In SWAR-9430, we have discovered that versions of Swarm prior to 11.1 (when we moved to python3) URL encode certain characters differently. Tilde (~) is one of the impacted characters. This means that objects with tildes in their names written prior to 11.1 may not be accessible by name in releases 11.1 or later. For those interested in technical details, python moved from using RFC 2396 to RFC 3986 for quoting URL strings. This means that the lookup of a name with a tilde will not find objects with tildes written earlier.
These impacted objects are still valid Swarm objects, fully protected by the cluster, but they may not be accessible by name. This note gives instructions on how to make the objects accessible again by name. We assume direct communication to the Swarm cluster and using the IP address of a node in the cluster. This procedure also requires Swarm 15.0 or later.
Generally, customers will know the name of the expected object and the name will appear in a bucket listing query. If you do this, find the "hash" parameter for the object. That is the object's etag.
Use the etag=true query argument. Look for the Castor-System-Name header and the Castor-System-CID header. If the object is invisible due to SWAR-9430, the Castor-System-Name header will likely have ā%7Eā in it in lieu of the expected ~.

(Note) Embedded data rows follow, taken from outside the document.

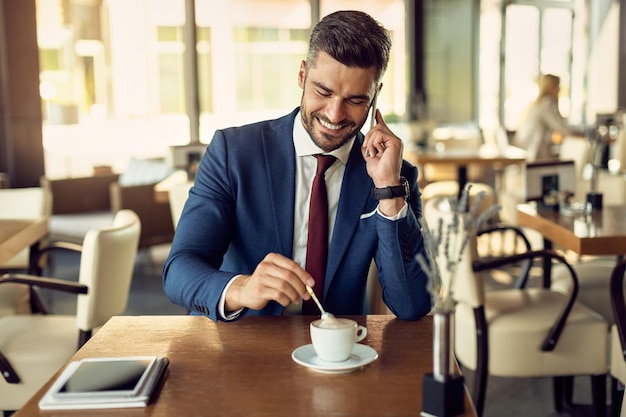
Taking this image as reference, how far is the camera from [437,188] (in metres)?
7.38

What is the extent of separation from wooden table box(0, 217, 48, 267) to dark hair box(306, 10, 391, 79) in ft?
5.67

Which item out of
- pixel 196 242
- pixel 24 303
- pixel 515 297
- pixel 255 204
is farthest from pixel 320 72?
pixel 24 303

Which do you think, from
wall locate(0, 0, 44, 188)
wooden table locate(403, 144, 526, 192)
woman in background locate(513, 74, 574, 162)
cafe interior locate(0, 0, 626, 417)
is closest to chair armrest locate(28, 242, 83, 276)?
cafe interior locate(0, 0, 626, 417)

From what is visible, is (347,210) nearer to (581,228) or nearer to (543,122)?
(581,228)

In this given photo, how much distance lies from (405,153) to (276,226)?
205 inches

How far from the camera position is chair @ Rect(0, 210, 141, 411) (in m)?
2.71

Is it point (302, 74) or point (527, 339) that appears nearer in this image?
point (302, 74)

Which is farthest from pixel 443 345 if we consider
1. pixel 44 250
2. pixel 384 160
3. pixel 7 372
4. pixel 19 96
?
pixel 19 96

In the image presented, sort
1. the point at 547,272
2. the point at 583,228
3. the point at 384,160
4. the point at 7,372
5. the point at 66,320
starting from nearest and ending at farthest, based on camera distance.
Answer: the point at 384,160, the point at 7,372, the point at 66,320, the point at 583,228, the point at 547,272

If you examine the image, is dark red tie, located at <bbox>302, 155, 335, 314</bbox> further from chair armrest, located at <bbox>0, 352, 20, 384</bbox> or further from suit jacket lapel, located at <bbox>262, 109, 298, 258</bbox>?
chair armrest, located at <bbox>0, 352, 20, 384</bbox>

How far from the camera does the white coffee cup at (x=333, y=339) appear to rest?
1.53 meters

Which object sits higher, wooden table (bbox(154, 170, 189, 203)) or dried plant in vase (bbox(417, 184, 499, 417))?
dried plant in vase (bbox(417, 184, 499, 417))

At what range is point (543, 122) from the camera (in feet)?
25.1

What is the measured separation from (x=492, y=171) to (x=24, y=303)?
599cm
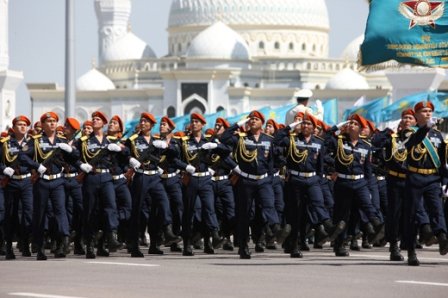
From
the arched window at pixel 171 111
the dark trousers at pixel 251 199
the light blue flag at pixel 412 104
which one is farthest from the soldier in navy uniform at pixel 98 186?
the arched window at pixel 171 111

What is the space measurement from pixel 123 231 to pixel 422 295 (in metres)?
7.48

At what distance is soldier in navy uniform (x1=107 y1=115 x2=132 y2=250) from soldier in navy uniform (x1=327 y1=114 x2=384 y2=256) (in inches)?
97.6

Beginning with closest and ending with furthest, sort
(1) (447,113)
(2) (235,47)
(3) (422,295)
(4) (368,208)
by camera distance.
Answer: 1. (3) (422,295)
2. (4) (368,208)
3. (1) (447,113)
4. (2) (235,47)

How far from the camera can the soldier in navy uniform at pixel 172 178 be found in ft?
70.6

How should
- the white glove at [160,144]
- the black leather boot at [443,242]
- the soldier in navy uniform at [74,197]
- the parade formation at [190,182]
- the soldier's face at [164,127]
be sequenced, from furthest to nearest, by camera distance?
the soldier in navy uniform at [74,197]
the soldier's face at [164,127]
the white glove at [160,144]
the parade formation at [190,182]
the black leather boot at [443,242]

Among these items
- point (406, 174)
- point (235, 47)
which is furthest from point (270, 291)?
point (235, 47)

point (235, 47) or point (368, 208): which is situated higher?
point (235, 47)

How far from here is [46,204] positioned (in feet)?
67.6

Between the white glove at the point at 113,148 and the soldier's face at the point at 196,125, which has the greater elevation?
the soldier's face at the point at 196,125

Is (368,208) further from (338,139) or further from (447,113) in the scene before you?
(447,113)

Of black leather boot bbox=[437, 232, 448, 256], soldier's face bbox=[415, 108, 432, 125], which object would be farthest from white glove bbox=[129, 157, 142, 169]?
black leather boot bbox=[437, 232, 448, 256]

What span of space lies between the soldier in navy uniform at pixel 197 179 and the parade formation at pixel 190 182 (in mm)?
12

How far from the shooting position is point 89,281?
16.8 meters

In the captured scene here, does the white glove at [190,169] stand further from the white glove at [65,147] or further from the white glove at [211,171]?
the white glove at [65,147]
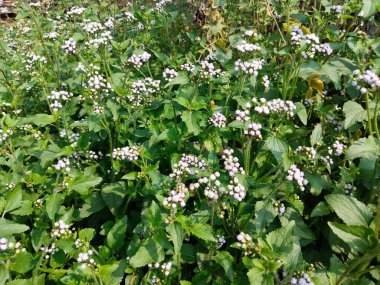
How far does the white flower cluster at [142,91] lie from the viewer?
398 cm

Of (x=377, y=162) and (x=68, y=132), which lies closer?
(x=377, y=162)

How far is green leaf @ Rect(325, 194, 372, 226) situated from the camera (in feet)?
9.01

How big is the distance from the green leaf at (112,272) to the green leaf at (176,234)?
2.07 ft

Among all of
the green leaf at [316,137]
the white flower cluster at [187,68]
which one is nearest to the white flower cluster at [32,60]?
the white flower cluster at [187,68]

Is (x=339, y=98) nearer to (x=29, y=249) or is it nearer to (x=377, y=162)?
(x=377, y=162)

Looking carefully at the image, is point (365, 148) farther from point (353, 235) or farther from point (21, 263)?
point (21, 263)

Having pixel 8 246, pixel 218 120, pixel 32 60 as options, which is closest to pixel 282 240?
pixel 218 120

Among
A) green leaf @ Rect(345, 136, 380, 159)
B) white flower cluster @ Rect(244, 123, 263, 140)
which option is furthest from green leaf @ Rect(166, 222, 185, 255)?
green leaf @ Rect(345, 136, 380, 159)

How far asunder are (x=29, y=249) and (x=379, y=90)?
3.83 meters

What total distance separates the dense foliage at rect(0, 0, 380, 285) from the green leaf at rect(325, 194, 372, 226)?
11mm

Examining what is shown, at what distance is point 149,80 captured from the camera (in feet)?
13.9

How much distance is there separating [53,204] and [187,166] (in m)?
1.38

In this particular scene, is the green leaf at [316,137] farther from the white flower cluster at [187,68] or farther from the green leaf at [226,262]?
the white flower cluster at [187,68]


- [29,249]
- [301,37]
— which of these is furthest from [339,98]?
[29,249]
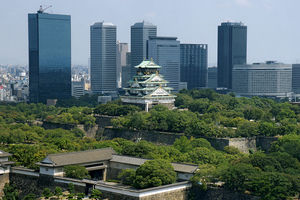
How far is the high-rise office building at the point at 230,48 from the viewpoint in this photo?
515 ft

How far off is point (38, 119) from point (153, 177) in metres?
44.3

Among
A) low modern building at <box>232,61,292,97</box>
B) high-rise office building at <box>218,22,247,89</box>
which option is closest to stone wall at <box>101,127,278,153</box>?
low modern building at <box>232,61,292,97</box>

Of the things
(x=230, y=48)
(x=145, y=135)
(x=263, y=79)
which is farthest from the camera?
(x=230, y=48)

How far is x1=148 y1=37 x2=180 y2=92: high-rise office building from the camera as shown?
463 ft

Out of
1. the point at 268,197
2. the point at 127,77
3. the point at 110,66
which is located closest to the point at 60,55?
the point at 110,66

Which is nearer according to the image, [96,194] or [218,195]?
[96,194]

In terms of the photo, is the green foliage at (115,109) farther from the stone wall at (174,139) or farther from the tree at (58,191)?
the tree at (58,191)

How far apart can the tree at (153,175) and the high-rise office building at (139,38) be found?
109246mm

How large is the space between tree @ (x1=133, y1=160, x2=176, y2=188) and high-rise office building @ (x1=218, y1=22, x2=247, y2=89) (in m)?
119

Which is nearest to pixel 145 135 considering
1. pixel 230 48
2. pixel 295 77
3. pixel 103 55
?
pixel 103 55

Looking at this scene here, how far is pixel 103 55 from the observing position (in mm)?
150875

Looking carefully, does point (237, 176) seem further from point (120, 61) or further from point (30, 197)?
point (120, 61)

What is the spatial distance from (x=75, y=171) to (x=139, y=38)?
10982 cm

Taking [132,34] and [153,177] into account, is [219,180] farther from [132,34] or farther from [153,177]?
[132,34]
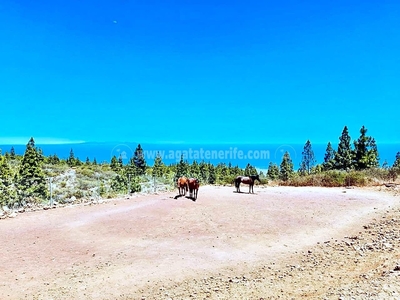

The NID is a uuid-like value that is computed for a named object. Use the pattern below in python3 to determine the NID for your situation.
python3 Python 3.7.6 (tags/v3.7.6:43364a7ae0, Dec 19 2019, 00:42:30) [MSC v.1916 64 bit (AMD64)] on win32 Type "help", "copyright", "credits" or "license" for more information.
>>> name = "mydir/hello%20world.html"
>>> cid = "d389dee12f943e6488e7c4db988c831c"
>>> import hashlib
>>> import binascii
>>> binascii.hexlify(hashlib.md5((cid + name).encode()).digest()).decode()
'6504693e2cef672c1c5d316002b98991'
In the example above, Castor-System-CID = d389dee12f943e6488e7c4db988c831c
and Castor-System-Name = mydir/hello%20world.html
(which does NOT have the tilde issue). The NID is 6504693e2cef672c1c5d316002b98991
.
There is a script in the Support bundle that will help collect the NID as well if you only know the name of the stream. Update your support tools (./updateBundle.sh) in your Support tools directory and you can run this with the proper SCSP_HOST (any Swarm node), bucket, filename, and domain. You must have python3 and requests installed (pip3 install requests) on the system this is run on.
python3 nidtool.py -n "$SCSP_HOST/BUCKETNAME/FILENAME?domain=DOMAIN" |
curl -I --location-trusted "http://192.168.1.11/6504693e2cef672c1c5d316002b98991?isnid"
Note the isnid
query argument. Verify that the response has the expected etag.
curl -i -X COPY --location-trusted "http://192.168.1.11/6504693e2cef672c1c5d316002b98991?isnid&newname=newname-with-~&preserve"
Note the isnid
query argument. The newname
query argument gives the new name of this object. Do not perform URL encoding here! Finally, the preserve
query argument keeps all of the headers of the original object. This request should give a 201 response.
curl -I --location-trusted "http://192.168.1.11/mybucket/newname-with-~&domain=mydomain"
If it does not. Perform another COPY (this time by name, with the preserve query argument) on the object. Check the listing again. The object should now exist with the proper name and be listed.